======== Listed records

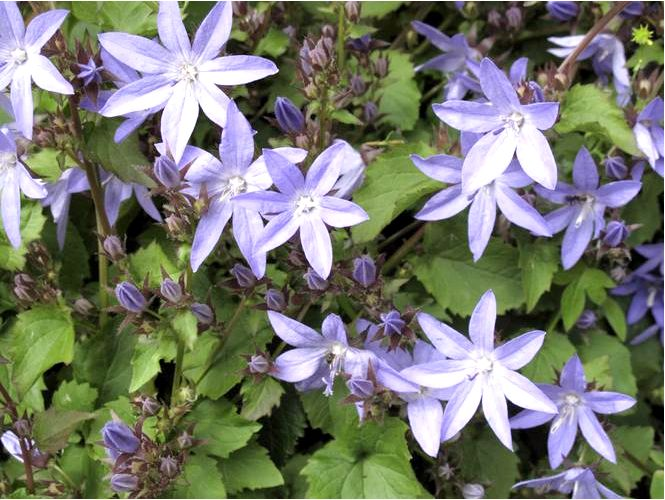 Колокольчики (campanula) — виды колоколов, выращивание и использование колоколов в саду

================
======== Listed records

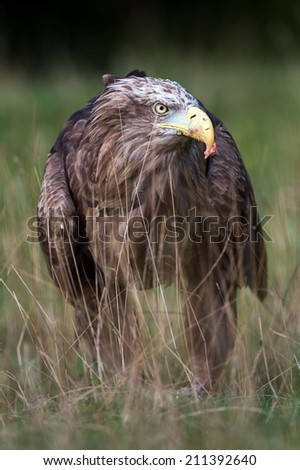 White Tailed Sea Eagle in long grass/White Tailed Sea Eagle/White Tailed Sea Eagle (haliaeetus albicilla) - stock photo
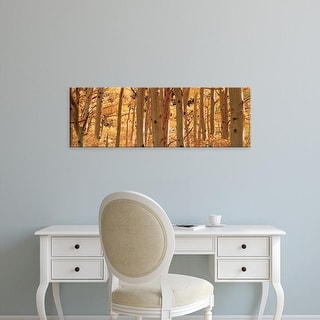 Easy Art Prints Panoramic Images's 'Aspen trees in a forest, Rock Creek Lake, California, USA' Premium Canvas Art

================
======== Listed records

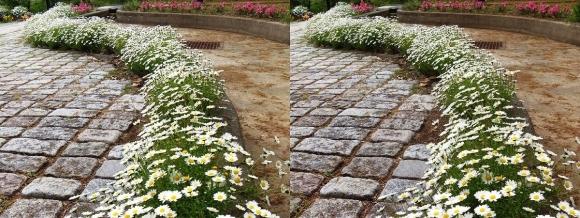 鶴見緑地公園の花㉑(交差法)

================

With the pictures left out, write out exactly the lines above from the one containing "White Tailed Sea Eagle in" through the one containing "Easy Art Prints".

 White Tailed Sea Eagle in long grass/White Tailed Sea Eagle/White Tailed Sea Eagle (haliaeetus albicilla) - stock photo
 Easy Art Prints Panoramic Images's 'Aspen trees in a forest, Rock Creek Lake, California, USA' Premium Canvas Art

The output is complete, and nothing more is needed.